Si vous m'avez compris, c'est sans doute que je me suis mal exprimé*

Cher Investisseur,

Le trimestre a débuté dans l’optimisme. Il se termine dans la peur. Le pic d’inflation espéré en début d’été tarde à se dessiner. Les banques centrales confirment leur détermination à briser l’étau des anticipations inflationnistes. Les multiples causes de la hausse des prix limitent la visibilité sur son profil futur et donc sur l’ampleur du resserrement monétaire à venir. Seule certitude, les Etats-Unis ont déjà bien avancé sur ce chemin. La BCE s’y engage tout juste avec retard. Son parcours sera semé d’embuches. A la fragmentation potentielle de la zone euro, s’ajoute l’envolée du prix du gaz, de l’électricité ainsi que la hausse du dollar qui entretiennent l’inflation. Les contraintes se multipliant, le discours aujourd’hui martial de Christine Lagarde ne dit rien sur le contenu de ses décisions à venir.

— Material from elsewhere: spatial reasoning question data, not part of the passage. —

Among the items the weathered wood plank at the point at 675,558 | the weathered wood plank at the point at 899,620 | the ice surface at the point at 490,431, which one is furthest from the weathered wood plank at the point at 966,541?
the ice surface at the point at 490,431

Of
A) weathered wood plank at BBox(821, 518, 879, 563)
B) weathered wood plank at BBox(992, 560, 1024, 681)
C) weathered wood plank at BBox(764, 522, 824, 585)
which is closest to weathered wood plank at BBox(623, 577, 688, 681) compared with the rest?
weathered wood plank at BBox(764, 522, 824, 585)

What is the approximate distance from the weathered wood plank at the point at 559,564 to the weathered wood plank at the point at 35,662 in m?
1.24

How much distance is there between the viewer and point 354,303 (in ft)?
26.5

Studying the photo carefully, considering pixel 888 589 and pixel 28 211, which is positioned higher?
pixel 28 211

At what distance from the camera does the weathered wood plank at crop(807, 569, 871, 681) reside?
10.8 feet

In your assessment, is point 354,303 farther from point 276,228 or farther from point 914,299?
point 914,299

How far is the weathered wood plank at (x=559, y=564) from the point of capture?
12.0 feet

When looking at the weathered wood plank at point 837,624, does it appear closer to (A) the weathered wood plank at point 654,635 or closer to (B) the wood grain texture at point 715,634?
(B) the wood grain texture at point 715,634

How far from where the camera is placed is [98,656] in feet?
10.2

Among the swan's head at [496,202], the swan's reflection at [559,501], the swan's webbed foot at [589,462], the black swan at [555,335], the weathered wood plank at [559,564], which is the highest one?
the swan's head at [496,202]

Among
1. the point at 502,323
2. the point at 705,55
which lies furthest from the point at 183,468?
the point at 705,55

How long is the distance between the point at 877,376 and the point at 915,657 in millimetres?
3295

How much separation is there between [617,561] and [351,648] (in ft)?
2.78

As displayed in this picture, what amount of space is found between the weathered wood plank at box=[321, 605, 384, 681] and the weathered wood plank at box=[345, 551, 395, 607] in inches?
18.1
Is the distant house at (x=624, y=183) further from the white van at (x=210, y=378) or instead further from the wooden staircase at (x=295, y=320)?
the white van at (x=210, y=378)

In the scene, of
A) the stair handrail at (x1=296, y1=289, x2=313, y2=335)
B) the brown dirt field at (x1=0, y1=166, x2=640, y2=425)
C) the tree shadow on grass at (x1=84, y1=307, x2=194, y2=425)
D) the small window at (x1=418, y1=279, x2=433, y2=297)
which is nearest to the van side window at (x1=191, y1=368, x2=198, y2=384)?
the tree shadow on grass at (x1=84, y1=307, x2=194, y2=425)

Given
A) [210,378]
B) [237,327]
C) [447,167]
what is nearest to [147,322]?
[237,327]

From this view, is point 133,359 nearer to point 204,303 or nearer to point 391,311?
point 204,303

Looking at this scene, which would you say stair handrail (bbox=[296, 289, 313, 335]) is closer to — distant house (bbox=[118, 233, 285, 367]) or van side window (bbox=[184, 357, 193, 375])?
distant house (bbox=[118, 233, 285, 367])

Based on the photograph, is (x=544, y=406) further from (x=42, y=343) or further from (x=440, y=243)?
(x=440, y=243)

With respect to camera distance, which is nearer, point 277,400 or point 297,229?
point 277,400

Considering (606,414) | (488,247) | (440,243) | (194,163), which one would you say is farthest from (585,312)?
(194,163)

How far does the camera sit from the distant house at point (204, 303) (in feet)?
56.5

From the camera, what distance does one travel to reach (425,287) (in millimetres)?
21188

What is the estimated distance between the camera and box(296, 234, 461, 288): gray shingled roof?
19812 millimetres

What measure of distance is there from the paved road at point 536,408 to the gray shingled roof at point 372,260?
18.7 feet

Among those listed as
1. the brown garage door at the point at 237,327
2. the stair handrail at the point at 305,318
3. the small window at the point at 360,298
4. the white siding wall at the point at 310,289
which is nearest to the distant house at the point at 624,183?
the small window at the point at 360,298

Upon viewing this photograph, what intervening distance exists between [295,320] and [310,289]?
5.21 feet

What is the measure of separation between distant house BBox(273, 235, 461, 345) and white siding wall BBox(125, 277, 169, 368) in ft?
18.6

Dans le même temps, le ralentissement rapide de la croissance se confirme. Il n’est pas seulement la conséquence des politiques monétaires plus restrictives. Chaque région du monde affronte des difficultés spécifiques. La Chine paie sa stratégie « 0 covid » et les excès du secteur immobilier. De nombreux pays émergents sont affaiblis par la hausse du dollar. En Europe, le pouvoir d’achat des ménages et la compétitivité des entreprises sont lourdement pénalisés par un gaz et une électricité devenue six fois plus chers qu’aux Etats-Unis. Aux Etats-Unis, le resserrement monétaire produit ses effets en refroidissant une économie mise en surchauffe ces dernières années.

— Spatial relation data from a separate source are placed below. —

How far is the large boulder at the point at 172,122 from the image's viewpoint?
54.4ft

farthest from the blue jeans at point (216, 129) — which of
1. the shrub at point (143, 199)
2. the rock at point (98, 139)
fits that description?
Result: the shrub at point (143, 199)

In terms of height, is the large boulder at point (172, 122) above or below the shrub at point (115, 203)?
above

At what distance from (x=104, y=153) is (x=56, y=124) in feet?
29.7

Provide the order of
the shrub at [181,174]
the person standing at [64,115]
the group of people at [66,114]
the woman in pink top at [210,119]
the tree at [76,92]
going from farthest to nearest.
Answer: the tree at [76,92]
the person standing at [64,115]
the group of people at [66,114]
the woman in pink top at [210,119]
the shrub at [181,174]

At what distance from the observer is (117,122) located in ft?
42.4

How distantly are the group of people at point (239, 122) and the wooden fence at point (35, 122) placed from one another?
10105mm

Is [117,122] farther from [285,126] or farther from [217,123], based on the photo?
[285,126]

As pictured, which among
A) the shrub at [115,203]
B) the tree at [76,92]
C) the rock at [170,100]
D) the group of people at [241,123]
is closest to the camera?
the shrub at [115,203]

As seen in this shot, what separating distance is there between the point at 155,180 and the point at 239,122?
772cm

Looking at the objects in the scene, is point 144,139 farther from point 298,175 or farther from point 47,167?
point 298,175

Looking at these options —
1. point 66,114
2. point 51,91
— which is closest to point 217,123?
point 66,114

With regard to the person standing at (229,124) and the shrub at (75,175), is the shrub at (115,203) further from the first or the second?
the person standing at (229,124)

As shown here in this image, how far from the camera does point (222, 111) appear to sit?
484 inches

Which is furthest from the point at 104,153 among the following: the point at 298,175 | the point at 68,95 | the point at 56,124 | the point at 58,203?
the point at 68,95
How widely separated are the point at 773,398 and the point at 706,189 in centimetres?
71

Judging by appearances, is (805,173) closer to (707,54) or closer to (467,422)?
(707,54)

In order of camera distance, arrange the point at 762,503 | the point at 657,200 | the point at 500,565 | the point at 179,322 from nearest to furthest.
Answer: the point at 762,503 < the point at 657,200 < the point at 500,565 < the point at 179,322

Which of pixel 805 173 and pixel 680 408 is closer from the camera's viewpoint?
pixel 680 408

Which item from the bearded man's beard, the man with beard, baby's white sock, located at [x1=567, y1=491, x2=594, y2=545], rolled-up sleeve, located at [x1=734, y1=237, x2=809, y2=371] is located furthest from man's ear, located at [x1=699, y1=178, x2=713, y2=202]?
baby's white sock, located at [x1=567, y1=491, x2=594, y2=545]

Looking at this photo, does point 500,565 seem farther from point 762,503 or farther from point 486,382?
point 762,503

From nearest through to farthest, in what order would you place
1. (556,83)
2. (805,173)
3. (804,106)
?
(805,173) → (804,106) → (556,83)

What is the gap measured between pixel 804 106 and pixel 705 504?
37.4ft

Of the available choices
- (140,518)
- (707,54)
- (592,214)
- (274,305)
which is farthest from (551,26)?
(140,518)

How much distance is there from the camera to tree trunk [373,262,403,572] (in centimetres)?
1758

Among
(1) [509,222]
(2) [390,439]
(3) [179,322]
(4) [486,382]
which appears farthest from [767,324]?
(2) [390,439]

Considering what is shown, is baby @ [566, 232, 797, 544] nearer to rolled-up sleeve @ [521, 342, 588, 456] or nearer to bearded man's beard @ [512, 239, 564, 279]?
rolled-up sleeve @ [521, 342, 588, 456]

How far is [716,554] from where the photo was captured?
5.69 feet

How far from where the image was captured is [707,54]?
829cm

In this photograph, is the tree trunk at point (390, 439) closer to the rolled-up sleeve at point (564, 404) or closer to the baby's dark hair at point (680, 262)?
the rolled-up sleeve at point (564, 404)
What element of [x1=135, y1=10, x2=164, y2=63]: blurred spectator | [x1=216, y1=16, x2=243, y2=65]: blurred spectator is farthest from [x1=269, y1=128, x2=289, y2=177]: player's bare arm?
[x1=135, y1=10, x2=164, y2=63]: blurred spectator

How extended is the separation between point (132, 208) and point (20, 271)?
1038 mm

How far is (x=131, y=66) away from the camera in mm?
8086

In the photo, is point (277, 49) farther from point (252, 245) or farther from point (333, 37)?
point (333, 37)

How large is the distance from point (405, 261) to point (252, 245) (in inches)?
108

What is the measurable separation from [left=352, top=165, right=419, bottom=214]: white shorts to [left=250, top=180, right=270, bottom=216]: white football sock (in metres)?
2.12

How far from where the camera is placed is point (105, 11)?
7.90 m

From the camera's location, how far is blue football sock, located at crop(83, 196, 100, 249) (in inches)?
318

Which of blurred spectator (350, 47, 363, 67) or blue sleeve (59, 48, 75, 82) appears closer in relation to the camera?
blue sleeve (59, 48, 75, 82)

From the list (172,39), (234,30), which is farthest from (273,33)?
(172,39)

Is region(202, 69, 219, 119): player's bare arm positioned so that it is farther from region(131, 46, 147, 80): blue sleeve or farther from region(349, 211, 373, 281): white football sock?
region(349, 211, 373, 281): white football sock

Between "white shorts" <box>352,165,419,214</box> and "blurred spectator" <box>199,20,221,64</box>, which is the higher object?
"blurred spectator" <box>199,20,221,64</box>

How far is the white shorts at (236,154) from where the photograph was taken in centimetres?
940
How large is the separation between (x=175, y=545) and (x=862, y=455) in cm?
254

En cette fin de trimestre, le tableau est sombre en particulier en Europe. L’inflation tarde à atteindre son pic, la capacité des banques centrales à créer de l’argent magique se heurte au mur de l’inflation, la croissance s’essouffle. Ce changement de régime se dessinait depuis plusieurs trimestres. Il correspond avant tout à un retour à la normale dans l’univers des taux et conduit à un réajustement brutal des évaluations de toutes les classes d’actifs. La poursuite de ce mouvement dépendra du nouvel équilibre à trouver entre l’inflation, les taux et la croissance. Nous traversons cette période avec une exposition limitée, légèrement au-dessus de 40%, et disposons donc à la fois d’un amortisseur potentiel et de ressources mobilisables pour saisir les opportunités que nous saurons identifier.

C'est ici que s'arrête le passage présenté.